La transcription pour violoncelle par Auguste Franchomme, ami et partenaire de scène, reçut l’assentiment du compositeur. Cette fidélité montre le lien fort entre texte et transformation.
| Édition | Date | Effet orchestral |
|---|---|---|
| Reber | 1849 | Rituel public, timbre solennel |
| Henry Wood | 1895–1907 | Proms : clarté symphonique, variantes |
| Elgar | 1933 | Couleur britannique, ampleur dramatique |
| Stokowski | XXe siècle | Riche orchestration, textures modernes |
« La page, même isolée, conserve sa force et circule hors des salles. »
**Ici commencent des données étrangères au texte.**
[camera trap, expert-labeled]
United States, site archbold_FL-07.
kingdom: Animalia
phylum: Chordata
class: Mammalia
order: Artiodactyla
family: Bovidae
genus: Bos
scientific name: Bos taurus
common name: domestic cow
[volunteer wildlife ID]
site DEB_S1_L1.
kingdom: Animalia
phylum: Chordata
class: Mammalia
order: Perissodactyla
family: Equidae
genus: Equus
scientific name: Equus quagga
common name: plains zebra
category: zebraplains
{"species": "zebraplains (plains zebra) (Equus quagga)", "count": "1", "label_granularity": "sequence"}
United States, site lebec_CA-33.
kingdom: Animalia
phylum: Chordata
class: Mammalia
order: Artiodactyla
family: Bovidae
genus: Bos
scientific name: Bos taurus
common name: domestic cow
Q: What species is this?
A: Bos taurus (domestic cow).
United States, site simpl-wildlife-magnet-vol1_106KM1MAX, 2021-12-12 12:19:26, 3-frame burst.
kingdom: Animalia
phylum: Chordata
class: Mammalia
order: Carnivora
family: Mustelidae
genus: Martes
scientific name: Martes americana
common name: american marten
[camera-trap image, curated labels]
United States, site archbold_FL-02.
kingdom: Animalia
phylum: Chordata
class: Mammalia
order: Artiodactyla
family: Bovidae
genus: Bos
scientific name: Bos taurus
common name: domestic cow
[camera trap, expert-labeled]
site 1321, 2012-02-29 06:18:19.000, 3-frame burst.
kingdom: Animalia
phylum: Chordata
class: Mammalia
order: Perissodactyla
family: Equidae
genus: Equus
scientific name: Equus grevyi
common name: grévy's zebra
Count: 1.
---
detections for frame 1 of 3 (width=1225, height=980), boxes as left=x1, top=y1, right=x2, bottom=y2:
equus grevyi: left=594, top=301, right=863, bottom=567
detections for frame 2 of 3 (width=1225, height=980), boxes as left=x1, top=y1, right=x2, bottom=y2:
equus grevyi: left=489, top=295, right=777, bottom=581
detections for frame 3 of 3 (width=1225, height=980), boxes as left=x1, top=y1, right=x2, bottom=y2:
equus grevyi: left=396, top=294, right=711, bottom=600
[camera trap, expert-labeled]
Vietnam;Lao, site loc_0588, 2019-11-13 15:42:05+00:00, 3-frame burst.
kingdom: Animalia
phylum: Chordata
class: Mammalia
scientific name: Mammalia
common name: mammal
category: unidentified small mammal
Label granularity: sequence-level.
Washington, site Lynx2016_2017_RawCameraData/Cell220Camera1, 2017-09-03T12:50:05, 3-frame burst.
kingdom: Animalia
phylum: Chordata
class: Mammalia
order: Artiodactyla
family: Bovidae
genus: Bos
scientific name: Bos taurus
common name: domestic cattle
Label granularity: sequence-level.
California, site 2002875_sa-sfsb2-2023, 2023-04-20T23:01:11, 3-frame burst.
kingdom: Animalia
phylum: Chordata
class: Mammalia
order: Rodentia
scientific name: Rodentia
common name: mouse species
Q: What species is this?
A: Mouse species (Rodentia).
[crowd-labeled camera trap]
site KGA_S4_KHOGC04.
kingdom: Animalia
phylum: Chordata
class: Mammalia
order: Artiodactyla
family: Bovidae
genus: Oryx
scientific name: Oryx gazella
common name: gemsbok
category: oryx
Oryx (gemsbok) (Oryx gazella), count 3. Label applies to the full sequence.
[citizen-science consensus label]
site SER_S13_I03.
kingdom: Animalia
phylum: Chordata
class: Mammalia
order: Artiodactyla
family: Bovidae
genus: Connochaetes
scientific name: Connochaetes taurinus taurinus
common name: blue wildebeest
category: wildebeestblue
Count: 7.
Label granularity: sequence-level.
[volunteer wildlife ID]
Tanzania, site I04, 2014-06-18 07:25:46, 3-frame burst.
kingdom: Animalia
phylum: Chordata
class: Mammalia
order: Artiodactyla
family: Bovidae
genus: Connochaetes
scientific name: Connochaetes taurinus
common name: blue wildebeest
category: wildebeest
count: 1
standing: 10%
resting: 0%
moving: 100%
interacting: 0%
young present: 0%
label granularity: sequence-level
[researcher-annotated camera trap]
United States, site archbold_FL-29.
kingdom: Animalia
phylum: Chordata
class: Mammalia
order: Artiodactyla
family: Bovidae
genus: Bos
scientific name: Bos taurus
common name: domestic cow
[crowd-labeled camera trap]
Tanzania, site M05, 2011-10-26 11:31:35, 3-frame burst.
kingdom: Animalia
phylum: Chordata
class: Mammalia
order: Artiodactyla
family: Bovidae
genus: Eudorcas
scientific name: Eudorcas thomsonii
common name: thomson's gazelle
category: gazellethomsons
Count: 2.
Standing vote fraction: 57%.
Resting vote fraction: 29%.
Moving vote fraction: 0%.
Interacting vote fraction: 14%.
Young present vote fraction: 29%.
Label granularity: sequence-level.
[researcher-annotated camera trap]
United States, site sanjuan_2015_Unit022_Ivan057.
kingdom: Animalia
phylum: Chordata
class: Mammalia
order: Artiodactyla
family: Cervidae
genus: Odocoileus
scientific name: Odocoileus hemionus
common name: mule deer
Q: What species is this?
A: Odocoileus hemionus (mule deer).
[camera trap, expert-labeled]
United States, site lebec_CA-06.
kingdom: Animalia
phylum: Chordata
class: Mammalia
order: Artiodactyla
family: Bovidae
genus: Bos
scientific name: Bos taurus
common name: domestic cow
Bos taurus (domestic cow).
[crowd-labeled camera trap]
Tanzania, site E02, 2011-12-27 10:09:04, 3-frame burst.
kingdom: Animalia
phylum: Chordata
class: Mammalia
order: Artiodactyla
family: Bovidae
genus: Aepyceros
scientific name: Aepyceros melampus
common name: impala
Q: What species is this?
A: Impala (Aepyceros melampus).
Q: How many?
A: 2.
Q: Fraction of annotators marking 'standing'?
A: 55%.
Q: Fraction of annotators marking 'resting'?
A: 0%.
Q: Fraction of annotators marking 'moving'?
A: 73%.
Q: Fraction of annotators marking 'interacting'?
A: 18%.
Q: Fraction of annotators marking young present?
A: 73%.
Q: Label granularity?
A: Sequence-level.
La pièce a accompagné des funérailles d’État (JFK, Staline, Yasser Arafat, Jacques Chirac), prouvant son statut mémoriel. Sur la scène de concert, elle reste régulière : intime au clavier, icône publique dans le monde.
Interpréter la Marche funèbre aujourd’hui : style, tempi et couleur du son
L’interprétation moderne exige un choix clair de tempo et de couleur pour faire vivre chaque phrase. Le Lento doit respirer sans s’alourdir, portant le poids du bémol dans chaque syllabe sonore.
Enjeux d’interprétation
Axes techniques : rubato mesuré, pédale contrôlée, legato soigné. La main gauche assure la pulsation rituelle ; la main droite sculpte la ligne chantée.
- Respiration du Lento : phrases longues, mais mobiles.
- Gestion de la pédale : Finale souvent sec, sauf dernière résonance ; d’autres optent pour un « lavage » discret.
- Couleur : préserver le bémol sans saturer le spectre.
À écouter : repères discographiques
La Tribune des critiques de disques (France Musique, dimanche 27 mars 2016) propose un bilan utile pour le pianiste. L’émission compare lectures where Grave résiste, le Scherzo mord, la marche lugubre s’impose et le Finale sec interroge.
«Comparer des lectures contrastées aide à affiner choix techniques et poétiques.»
Pour approfondir l’analyse stylistique, consulter un essai sur le dernier style complète le travail d’écoute.
Héritage et portée culturelle : de l’art du piano à l’icône universelle de la mort
L’œuvre s’est transformée en une voix partagée, audible hors des salles de concert. Elle incarne une présence sonore qui relie la vie intime aux usages publics.
Entre art, vie et œuvres : l’empreinte du compositeur dans l’imaginaire collectif
Cette pièce reste l’une des plus jouées du répertoire. Son timbre en bémol crée une signature immédiate.
Associée à la sonate, elle gagne en densité : la trajectoire complète renforce le sens dramatique. Les œuvres voisines de l’auteur prolongent cette empreinte dans la mémoire musicale.
De la salle de concert aux cérémonies publiques : une « voix » pour le deuil
Transcrite pour orchestre et pour instruments solistes, la pièce circule dans le monde sous de multiples formes. Les orchestrations amplifient sa portée rituelle.
Interprètes contemporains la gardent vivante, entre intimité du piano et scandeur publique. Ainsi, l’héritage perdure dans cycles de concerts et usages civils.
| Forme | Usage | Impact |
|---|---|---|
| Solo piano | Salon, récital | Intimité expressive |
| Orchestration | Cérémonie publique | Rituel collectif |
| Transcription pour cordes | Mémoriaux | Couleur lyrique |
| Enregistrement | Diffusion internationale | Permanence culturelle |
En somme, la couleur en bémol, la présence dans la sonate et le travail des interprètes font de cette page une icône durable.
Conclusion
Conclusion : cette synthèse montre la trajectoire complète de la sonate n°2 op. 35, depuis les esquisses des années 1837‑1839 jusqu’à la publication de 1840 et à la reconnaissance comme chef‑d’œuvre.
La force des tons en bémol, et particulièrement du bémol mineur, structure la forme et la mélodie du souvenir. Les interventions d’un ami, d’élèves et des éditions ont fixé des options d’interprétation qui traversent les ans.
Les filiations à Beethoven et Bach, plus les orchestrations (Reber, Wood, Elgar, Stokowski), ont prolongé la vie de la page, la rendant tour à tour intime au piano et publique dans le monde. La mort y est affrontée sans détour, transfigurée par l’art.
En fin d’article, il reste conseillé d’écouter la pièce dans le cadre de la sonate piano pour mesurer toute l’architecture du bémol mineur et ses contrastes.